DEAR ABBY: At 78, my dad has given up on life. After a bout with cancer in his 50s, he has gone downhill with severe depression, sleep apnea, heart issues, etc. Dad sleeps about 20 hours a day, and refuses to do anything to improve his quality of life.
My mom is a vibrant woman of 70 who enjoys excellent health. She has many years ahead of her, but her quality of life has diminished because of my father. We encourage her to find some kind of life outside the home through friends, women's groups, church groups, etc., but she's reluctant to leave Dad. She's a youthful person who is, basically, living with a corpse.

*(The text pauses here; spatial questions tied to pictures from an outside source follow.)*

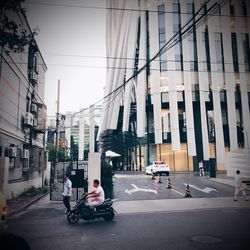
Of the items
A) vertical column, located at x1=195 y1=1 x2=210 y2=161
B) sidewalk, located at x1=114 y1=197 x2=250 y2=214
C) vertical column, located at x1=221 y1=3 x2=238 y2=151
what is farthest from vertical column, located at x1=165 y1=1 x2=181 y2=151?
sidewalk, located at x1=114 y1=197 x2=250 y2=214

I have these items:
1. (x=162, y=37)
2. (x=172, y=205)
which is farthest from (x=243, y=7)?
(x=172, y=205)

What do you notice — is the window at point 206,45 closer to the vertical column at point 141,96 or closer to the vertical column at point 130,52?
the vertical column at point 141,96

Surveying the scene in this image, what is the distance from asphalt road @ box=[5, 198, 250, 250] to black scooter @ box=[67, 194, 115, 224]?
262 millimetres

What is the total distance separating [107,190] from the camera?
594 inches

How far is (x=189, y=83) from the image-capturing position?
120 ft

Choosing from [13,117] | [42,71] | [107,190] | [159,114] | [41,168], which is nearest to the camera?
[107,190]

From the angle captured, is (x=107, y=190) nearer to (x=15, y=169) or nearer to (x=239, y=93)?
(x=15, y=169)

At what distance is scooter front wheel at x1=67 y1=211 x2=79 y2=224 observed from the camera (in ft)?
32.3

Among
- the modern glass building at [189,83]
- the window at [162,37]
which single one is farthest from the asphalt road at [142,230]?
the window at [162,37]

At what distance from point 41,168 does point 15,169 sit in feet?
21.5

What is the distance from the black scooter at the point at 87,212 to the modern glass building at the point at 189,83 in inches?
1055

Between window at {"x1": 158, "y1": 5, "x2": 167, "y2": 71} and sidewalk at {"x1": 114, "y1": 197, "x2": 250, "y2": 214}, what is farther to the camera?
window at {"x1": 158, "y1": 5, "x2": 167, "y2": 71}

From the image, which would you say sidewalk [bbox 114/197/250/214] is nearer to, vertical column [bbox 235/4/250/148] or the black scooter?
the black scooter

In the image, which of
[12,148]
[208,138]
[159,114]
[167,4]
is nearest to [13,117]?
[12,148]
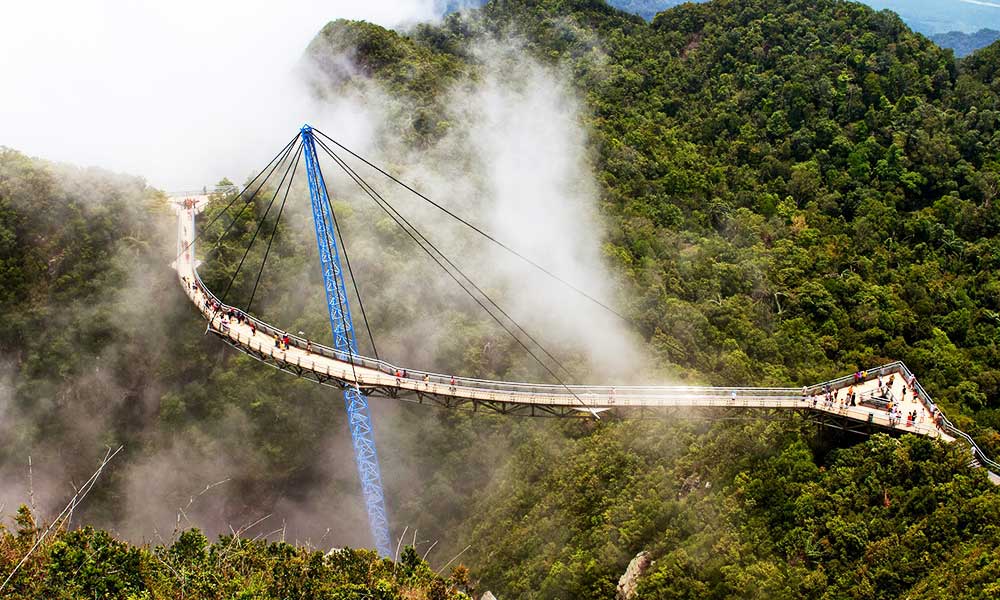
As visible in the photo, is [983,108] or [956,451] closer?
[956,451]

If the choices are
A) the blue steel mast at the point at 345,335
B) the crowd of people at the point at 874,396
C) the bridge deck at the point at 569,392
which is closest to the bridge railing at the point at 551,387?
the bridge deck at the point at 569,392

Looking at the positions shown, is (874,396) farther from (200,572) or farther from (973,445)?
(200,572)

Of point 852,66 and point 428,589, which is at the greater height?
point 852,66

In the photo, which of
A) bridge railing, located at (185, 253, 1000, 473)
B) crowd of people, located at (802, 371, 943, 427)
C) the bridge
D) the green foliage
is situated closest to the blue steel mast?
the bridge

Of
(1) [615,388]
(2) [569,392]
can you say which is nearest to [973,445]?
(1) [615,388]

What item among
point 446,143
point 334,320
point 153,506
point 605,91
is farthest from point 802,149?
point 153,506

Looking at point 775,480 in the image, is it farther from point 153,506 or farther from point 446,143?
point 446,143
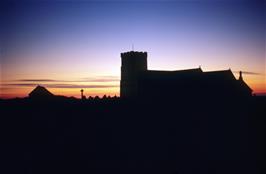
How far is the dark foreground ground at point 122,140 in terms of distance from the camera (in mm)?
22250

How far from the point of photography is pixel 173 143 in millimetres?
27047

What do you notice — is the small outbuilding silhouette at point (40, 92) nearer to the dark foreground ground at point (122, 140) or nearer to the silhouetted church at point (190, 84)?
the silhouetted church at point (190, 84)

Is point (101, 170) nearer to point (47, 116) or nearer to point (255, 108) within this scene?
point (47, 116)

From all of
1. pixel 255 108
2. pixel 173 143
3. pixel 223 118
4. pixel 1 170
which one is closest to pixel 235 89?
pixel 255 108

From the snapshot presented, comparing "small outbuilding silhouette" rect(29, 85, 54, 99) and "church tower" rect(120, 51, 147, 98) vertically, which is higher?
"church tower" rect(120, 51, 147, 98)

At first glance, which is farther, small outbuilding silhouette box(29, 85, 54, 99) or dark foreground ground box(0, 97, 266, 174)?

I love my father, but his refusal to do anything to make his life better (treat his sleep apnea, get some exercise, take his meds properly) makes me realize he won't change. I hate that two lives are being destroyed because of Dad's choices. How can I make Mom see her life could be better? -- TROUBLED SON IN ILLINOIS
DEAR TROUBLED SON: You and your mom should schedule an appointment with your father's physician to discuss everything you have disclosed to me. His doctor needs to know he sleeps 20 hours a day and isn't compliant in taking his meds. And you need to find out whether your father's condition is improvable at this point, because you may be judging him too harshly.
While your mother's life might improve if she got out more, it's possible that if she took the time away from your dad she would feel too guilty to get the most out of it. If there are family members or friends who would stay with him while she went out, she might be more receptive. Remember, you can always suggest, but don't push.